- EXERCISE INPUTS -
------------

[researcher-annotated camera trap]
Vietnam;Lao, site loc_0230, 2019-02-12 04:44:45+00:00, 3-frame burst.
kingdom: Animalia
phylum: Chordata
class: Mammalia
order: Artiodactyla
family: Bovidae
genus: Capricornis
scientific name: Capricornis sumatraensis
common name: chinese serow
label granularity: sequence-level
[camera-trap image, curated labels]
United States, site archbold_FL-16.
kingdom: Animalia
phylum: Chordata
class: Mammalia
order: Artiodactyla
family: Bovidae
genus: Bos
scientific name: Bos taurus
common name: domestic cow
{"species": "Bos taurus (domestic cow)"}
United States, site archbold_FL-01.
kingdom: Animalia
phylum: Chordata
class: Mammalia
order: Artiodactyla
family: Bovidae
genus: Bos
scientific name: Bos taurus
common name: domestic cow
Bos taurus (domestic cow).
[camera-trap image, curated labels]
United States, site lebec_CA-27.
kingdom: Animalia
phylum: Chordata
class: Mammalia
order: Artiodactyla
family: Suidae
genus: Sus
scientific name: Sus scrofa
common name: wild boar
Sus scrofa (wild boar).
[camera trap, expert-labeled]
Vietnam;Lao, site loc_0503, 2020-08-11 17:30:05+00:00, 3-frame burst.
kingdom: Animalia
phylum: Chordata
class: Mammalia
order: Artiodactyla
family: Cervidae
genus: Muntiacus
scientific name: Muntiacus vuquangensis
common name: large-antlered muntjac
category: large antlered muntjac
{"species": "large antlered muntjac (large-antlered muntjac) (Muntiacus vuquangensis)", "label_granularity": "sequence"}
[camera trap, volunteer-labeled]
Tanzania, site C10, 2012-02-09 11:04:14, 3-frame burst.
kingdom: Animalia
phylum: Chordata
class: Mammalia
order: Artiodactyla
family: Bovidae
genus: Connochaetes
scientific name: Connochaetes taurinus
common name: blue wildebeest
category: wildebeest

------------

- REQUIRED ACTION -
The data must be output in full, exactly as given.

- ANSWER TO THIS TASK -
[researcher-annotated camera trap]
Vietnam;Lao, site loc_0230, 2019-02-12 04:44:45+00:00, 3-frame burst.
kingdom: Animalia
phylum: Chordata
class: Mammalia
order: Artiodactyla
family: Bovidae
genus: Capricornis
scientific name: Capricornis sumatraensis
common name: chinese serow
label granularity: sequence-level
[camera-trap image, curated labels]
United States, site archbold_FL-16.
kingdom: Animalia
phylum: Chordata
class: Mammalia
order: Artiodactyla
family: Bovidae
genus: Bos
scientific name: Bos taurus
common name: domestic cow
{"species": "Bos taurus (domestic cow)"}
United States, site archbold_FL-01.
kingdom: Animalia
phylum: Chordata
class: Mammalia
order: Artiodactyla
family: Bovidae
genus: Bos
scientific name: Bos taurus
common name: domestic cow
Bos taurus (domestic cow).
[camera-trap image, curated labels]
United States, site lebec_CA-27.
kingdom: Animalia
phylum: Chordata
class: Mammalia
order: Artiodactyla
family: Suidae
genus: Sus
scientific name: Sus scrofa
common name: wild boar
Sus scrofa (wild boar).
[camera trap, expert-labeled]
Vietnam;Lao, site loc_0503, 2020-08-11 17:30:05+00:00, 3-frame burst.
kingdom: Animalia
phylum: Chordata
class: Mammalia
order: Artiodactyla
family: Cervidae
genus: Muntiacus
scientific name: Muntiacus vuquangensis
common name: large-antlered muntjac
category: large antlered muntjac
{"species": "large antlered muntjac (large-antlered muntjac) (Muntiacus vuquangensis)", "label_granularity": "sequence"}
[camera trap, volunteer-labeled]
Tanzania, site C10, 2012-02-09 11:04:14, 3-frame burst.
kingdom: Animalia
phylum: Chordata
class: Mammalia
order: Artiodactyla
family: Bovidae
genus: Connochaetes
scientific name: Connochaetes taurinus
common name: blue wildebeest
category: wildebeest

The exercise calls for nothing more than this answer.